1. The trustees commissioned a report from McKinlay Douglas Ltd late 1998 with the intention of scoping future options for Alpine Energy Ltd and the trust’s role as a shareholder. This report proved to be a good background for this triennial review. The report can be viewed in full on the trust’s web site.j
2. Trustees have read Peter McKinlay’s recent book “Public Ownership and the Community”
3. In conjunction with Alpine Energy’s monthly consumer survey, the trustee’s surveyed consumers on trust matters. This report has been helpful to the trustees in their decision making process. It has been particularly useful when considering the requirements for further trust publicity.
This report’s executive summary is also published on the trust’s web site.
The Trustee’s Decision
After considering all the submissions and evidence placed before them and with due regard to the director’s report the trustees have resolved
“That the shares held in Alpine Energy Ltd continue to be held in trust in accordance with Clause 4.4(a) of the Trust Deed.”
In making the above decision, the trustees also make the following recommendations:
1. That the next review be commenced mid 2001 so there is adequate time for the process to take place before the present trust is required to terminate.

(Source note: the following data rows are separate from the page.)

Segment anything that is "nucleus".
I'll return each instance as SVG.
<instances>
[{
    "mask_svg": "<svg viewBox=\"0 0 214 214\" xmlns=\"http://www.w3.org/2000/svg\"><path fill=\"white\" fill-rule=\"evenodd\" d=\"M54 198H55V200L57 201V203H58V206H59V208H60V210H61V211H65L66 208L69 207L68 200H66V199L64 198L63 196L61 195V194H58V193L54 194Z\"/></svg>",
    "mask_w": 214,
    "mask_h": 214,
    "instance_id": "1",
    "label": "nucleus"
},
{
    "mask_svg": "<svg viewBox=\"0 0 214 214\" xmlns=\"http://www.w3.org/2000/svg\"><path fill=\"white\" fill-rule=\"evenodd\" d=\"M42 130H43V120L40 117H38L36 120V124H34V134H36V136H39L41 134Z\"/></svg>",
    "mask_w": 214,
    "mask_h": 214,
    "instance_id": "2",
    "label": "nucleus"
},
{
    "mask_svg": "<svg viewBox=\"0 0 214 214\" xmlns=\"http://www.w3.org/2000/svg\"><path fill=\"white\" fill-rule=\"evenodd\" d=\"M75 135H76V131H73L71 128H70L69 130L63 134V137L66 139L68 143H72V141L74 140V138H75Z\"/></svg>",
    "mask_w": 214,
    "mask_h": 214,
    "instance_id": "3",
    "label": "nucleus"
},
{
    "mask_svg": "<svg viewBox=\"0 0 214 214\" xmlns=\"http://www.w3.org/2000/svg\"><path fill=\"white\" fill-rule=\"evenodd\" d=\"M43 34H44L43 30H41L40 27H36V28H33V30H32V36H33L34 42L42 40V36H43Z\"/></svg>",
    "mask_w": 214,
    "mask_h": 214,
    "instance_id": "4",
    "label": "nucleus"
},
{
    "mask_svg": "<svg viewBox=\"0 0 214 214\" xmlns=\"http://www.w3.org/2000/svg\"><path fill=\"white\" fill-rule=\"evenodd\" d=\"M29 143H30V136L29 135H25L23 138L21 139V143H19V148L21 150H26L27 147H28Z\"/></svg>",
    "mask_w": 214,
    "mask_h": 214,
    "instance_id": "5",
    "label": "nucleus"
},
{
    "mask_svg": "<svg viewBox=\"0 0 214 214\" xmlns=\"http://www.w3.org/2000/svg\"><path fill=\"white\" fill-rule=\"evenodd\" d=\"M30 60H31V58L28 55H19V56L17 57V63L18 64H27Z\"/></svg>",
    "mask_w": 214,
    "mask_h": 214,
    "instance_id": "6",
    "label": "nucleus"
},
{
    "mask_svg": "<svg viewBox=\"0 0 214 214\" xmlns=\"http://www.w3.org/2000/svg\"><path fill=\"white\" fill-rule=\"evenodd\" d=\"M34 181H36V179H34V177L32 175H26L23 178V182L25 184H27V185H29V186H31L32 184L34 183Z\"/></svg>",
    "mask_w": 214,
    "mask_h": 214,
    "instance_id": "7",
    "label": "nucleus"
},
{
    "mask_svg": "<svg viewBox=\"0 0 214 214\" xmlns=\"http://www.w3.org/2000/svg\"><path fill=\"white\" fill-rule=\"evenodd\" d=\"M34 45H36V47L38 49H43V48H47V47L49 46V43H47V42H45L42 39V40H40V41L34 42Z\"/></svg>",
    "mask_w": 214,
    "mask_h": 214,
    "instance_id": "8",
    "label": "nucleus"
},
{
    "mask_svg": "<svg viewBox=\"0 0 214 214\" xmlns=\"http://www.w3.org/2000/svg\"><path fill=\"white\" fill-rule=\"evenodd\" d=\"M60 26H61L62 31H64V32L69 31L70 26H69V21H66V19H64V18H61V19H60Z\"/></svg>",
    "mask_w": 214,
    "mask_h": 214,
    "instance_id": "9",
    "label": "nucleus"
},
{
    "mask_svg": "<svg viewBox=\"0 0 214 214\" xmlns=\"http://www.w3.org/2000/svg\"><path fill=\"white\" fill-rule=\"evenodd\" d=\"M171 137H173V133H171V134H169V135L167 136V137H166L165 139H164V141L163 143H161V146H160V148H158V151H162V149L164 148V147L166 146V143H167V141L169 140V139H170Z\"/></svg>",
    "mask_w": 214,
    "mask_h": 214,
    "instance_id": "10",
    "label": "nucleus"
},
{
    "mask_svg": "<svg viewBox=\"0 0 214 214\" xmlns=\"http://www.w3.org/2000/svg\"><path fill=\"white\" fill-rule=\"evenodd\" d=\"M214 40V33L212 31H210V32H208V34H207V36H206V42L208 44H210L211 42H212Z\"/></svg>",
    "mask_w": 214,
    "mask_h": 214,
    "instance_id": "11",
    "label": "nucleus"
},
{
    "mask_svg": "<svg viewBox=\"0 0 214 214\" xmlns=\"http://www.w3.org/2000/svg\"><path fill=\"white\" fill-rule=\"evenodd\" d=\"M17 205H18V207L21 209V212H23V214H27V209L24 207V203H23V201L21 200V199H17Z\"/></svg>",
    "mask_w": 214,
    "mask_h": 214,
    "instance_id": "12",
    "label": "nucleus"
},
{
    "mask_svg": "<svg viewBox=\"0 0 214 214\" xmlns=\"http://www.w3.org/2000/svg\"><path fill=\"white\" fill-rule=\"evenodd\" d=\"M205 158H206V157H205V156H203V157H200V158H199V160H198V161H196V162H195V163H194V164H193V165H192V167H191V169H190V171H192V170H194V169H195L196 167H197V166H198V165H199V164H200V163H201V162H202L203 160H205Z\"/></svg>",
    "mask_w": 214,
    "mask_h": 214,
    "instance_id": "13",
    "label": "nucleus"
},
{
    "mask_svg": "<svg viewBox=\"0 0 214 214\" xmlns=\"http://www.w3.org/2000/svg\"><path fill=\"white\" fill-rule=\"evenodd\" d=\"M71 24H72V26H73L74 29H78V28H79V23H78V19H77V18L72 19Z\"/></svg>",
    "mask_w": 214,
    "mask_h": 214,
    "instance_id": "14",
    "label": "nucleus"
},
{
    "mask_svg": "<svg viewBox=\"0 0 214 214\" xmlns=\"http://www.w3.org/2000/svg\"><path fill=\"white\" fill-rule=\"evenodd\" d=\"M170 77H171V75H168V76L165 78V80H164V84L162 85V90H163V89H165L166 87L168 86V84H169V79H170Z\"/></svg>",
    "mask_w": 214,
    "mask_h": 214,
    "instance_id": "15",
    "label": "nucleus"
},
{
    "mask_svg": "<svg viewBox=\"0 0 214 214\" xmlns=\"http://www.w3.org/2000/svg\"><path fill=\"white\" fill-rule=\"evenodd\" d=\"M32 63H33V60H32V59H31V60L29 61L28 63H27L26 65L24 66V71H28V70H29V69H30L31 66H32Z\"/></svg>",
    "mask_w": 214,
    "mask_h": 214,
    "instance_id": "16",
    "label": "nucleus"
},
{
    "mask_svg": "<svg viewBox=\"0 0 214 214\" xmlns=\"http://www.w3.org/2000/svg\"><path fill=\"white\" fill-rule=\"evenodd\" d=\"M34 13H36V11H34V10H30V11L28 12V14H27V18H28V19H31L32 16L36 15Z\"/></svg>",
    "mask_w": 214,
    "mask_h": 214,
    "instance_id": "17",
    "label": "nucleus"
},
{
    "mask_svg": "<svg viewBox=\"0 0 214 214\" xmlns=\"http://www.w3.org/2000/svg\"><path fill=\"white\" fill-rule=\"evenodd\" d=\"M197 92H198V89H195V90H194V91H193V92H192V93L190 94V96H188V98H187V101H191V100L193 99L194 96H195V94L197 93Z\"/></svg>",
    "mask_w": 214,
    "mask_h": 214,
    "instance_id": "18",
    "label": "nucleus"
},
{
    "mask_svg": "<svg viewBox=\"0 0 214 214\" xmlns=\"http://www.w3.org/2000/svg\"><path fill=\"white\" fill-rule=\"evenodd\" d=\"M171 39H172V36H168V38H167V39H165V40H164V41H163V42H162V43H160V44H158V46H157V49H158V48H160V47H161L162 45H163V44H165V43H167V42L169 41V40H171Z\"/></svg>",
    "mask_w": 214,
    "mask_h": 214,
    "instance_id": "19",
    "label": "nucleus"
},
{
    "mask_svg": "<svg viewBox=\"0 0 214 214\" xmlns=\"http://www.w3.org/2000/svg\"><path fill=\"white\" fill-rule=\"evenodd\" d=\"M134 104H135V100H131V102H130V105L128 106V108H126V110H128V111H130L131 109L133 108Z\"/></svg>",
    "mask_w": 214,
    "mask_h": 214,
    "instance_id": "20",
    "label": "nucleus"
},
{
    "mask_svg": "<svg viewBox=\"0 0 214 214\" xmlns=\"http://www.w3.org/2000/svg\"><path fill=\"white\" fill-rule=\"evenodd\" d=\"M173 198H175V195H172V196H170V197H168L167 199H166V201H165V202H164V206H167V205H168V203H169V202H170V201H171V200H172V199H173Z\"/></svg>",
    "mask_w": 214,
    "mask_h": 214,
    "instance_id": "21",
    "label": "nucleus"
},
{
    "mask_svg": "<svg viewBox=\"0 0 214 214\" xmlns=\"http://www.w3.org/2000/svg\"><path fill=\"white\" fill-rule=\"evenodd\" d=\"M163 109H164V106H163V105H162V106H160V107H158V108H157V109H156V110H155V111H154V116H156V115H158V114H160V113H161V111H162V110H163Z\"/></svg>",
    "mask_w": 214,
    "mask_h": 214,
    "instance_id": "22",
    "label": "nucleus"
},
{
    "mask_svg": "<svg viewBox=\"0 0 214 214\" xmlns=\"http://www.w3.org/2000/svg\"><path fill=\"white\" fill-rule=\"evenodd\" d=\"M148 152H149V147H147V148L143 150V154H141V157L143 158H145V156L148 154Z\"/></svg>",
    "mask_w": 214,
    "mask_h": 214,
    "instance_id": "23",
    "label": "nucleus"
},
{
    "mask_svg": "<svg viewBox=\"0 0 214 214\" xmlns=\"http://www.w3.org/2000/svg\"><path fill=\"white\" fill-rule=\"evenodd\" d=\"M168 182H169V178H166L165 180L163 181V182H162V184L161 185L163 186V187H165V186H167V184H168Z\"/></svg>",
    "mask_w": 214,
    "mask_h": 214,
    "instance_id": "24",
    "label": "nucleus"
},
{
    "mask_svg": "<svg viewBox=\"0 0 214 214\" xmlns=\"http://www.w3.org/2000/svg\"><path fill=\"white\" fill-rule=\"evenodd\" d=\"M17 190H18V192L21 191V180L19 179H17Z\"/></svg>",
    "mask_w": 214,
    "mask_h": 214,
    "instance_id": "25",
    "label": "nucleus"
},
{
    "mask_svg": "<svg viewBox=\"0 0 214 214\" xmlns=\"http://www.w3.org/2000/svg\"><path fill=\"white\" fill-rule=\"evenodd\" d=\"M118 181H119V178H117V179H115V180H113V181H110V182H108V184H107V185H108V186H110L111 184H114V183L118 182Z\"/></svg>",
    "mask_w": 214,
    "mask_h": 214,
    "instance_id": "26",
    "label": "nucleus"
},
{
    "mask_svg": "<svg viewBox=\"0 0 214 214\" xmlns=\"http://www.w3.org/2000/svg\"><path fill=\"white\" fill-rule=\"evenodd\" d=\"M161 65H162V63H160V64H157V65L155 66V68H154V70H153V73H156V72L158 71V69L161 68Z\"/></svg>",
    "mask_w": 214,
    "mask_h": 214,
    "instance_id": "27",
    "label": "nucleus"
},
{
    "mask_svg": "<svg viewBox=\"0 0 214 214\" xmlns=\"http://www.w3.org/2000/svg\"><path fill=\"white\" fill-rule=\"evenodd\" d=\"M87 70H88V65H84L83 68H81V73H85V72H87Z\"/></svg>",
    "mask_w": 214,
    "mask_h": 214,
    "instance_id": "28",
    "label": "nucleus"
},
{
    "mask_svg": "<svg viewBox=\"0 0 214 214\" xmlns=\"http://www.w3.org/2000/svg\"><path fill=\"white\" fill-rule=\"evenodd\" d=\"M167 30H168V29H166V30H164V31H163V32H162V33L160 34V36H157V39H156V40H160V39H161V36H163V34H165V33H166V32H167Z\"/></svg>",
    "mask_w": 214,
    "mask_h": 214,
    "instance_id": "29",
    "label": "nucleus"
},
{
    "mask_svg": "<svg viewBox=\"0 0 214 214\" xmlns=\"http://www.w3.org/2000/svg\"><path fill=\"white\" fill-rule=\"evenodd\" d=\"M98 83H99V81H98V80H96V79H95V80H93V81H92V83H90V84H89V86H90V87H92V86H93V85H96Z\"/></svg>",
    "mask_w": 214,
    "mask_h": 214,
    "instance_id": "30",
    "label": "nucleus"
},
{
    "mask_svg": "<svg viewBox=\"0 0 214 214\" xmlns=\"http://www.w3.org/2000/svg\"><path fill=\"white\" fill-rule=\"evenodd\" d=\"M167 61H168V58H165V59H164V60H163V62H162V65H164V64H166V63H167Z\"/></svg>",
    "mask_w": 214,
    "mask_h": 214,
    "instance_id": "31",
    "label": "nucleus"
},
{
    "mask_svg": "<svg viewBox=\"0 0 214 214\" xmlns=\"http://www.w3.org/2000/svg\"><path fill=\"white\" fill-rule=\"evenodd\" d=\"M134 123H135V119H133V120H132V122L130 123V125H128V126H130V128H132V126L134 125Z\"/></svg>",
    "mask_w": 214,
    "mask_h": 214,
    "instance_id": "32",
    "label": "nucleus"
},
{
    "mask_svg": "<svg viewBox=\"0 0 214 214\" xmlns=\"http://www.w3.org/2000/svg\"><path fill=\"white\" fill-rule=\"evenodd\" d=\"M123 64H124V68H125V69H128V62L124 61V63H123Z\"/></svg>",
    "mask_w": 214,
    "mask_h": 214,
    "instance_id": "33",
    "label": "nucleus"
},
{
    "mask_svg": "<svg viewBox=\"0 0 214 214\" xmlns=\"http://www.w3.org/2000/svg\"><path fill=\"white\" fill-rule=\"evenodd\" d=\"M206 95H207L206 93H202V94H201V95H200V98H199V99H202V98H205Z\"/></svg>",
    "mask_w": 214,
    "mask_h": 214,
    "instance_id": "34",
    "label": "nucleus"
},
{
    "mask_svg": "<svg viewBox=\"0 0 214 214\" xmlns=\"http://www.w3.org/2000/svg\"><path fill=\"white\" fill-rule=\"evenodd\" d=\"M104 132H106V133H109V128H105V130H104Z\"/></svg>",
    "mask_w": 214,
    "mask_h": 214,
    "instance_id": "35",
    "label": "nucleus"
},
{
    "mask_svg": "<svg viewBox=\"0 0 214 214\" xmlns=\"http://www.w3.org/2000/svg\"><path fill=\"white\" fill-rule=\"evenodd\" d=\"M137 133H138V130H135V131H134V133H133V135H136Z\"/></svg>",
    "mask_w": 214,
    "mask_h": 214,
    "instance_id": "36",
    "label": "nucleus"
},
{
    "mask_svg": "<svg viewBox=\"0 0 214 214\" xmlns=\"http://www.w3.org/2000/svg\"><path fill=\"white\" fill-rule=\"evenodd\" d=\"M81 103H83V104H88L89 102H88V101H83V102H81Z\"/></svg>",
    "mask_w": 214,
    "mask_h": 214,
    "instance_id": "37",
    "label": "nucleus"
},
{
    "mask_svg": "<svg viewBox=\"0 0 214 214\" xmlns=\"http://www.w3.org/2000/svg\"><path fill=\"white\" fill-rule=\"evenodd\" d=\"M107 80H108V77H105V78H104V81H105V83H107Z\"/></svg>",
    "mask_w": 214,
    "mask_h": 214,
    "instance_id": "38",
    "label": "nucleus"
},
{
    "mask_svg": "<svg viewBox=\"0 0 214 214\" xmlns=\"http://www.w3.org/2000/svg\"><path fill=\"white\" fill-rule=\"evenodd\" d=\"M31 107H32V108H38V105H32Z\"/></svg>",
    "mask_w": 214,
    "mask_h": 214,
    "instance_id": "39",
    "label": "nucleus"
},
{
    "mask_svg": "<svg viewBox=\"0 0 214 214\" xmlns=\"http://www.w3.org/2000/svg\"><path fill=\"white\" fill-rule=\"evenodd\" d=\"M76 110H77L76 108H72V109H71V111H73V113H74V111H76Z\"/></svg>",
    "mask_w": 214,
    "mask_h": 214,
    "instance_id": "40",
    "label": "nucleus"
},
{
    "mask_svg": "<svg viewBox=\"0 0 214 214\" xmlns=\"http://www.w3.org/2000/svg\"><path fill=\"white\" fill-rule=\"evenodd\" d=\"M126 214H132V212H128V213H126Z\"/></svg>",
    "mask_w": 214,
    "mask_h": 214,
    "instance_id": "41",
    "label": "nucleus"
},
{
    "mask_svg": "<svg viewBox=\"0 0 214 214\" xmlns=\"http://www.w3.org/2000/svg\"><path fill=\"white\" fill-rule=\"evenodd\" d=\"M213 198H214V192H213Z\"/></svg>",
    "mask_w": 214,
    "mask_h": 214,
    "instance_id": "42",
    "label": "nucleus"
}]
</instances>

2. That the trustees, at that review, undertake a sizeable publicity campaign as to the role of the South Canterbury Power Trust in the community, highlighting the advantages and disadvantages of the trust. Many of these issues can be sourced from the submissions received at this review.
3. That the trustees then formally poll the trust’s beneficiaries to establish their opinion on the future of the trust.
The above recommendations are made in the knowledge that at the next review, the decision is not simply a matter of deciding to retain or distribute, but if retention is decided upon then the present trust must be wound up and a successor trust must be settled in accordance with Clause 4.11 of the present Trust Deed. It should also be noted that Clause 4.11(b) restricts a successor trust to a term of no longer than 15 years from the date of the settlement of the first trust or six years from the next three year review.
Acknowledgements
The trustees wish to thank the directors and CEO of Alpine Energy Ltd., all those consumers who took the time to write a submission to the trustees and especially those who made the effort to make verbal submissions to the trust.